------ RECORDS SUPPLIED ------

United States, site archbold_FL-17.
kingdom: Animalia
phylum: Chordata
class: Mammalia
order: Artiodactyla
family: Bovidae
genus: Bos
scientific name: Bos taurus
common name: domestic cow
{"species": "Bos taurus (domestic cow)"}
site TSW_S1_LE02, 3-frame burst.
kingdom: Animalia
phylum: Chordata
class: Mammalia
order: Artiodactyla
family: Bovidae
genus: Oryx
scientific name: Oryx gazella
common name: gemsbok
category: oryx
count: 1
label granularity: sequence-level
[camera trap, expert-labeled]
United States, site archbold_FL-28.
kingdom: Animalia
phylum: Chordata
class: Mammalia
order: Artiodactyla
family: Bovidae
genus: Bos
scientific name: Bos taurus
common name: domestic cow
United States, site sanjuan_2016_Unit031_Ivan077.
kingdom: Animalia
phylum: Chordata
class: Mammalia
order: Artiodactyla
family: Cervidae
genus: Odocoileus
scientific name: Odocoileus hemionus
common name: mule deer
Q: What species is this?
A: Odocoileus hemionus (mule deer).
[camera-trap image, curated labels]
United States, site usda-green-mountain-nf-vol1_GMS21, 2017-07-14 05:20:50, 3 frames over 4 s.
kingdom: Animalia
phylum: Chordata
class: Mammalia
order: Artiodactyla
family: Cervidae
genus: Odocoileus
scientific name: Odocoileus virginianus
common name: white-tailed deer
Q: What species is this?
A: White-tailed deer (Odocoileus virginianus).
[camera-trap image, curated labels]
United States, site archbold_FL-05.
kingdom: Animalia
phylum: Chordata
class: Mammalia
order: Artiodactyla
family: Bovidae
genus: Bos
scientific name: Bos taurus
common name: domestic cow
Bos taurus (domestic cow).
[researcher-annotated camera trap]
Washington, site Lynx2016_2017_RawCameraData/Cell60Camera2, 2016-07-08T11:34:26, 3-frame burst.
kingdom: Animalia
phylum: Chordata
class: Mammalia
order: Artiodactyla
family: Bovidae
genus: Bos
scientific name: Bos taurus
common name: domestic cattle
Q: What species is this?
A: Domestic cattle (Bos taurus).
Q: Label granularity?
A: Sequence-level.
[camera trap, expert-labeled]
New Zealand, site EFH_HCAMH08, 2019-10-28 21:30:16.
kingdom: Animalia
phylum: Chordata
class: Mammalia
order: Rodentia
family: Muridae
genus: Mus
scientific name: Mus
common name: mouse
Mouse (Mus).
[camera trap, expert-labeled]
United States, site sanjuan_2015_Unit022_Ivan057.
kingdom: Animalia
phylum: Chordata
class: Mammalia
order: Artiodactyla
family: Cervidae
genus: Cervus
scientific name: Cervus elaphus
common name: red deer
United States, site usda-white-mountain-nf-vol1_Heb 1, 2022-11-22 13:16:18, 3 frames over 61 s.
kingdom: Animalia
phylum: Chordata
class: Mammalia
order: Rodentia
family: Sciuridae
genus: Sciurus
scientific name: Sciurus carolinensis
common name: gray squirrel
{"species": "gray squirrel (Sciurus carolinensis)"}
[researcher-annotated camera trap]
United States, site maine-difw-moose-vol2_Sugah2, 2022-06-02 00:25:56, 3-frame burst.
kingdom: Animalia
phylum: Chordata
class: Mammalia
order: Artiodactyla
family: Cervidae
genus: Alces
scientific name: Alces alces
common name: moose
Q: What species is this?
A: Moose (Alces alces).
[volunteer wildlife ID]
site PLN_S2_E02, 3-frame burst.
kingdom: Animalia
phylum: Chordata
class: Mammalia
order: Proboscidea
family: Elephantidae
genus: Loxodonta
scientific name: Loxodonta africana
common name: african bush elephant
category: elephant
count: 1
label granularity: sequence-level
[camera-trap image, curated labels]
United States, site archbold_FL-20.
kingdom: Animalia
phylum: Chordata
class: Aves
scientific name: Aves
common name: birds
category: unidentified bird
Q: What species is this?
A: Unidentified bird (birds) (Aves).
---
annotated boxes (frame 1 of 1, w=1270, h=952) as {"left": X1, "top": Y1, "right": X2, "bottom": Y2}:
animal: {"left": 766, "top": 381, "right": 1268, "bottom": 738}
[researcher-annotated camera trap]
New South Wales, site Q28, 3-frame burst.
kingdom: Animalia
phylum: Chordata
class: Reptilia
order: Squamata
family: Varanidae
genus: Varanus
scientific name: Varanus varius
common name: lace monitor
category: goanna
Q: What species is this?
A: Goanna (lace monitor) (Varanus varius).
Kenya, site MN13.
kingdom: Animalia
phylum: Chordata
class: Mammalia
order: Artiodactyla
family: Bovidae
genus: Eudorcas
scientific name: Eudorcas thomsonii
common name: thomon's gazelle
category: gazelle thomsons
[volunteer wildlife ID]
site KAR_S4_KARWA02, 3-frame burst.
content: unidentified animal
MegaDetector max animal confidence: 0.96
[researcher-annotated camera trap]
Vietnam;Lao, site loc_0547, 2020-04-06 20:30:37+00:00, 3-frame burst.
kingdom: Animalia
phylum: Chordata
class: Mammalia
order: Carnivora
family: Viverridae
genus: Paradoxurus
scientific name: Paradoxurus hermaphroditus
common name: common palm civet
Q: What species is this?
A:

------

▶ WORK TO COMPLETE
A complete answer reproduces every line of the records in which the word "frames" occurs.

▶ RESULT OF THE TASK
United States, site usda-green-mountain-nf-vol1_GMS21, 2017-07-14 05:20:50, 3 frames over 4 s.
United States, site usda-white-mountain-nf-vol1_Heb 1, 2022-11-22 13:16:18, 3 frames over 61 s.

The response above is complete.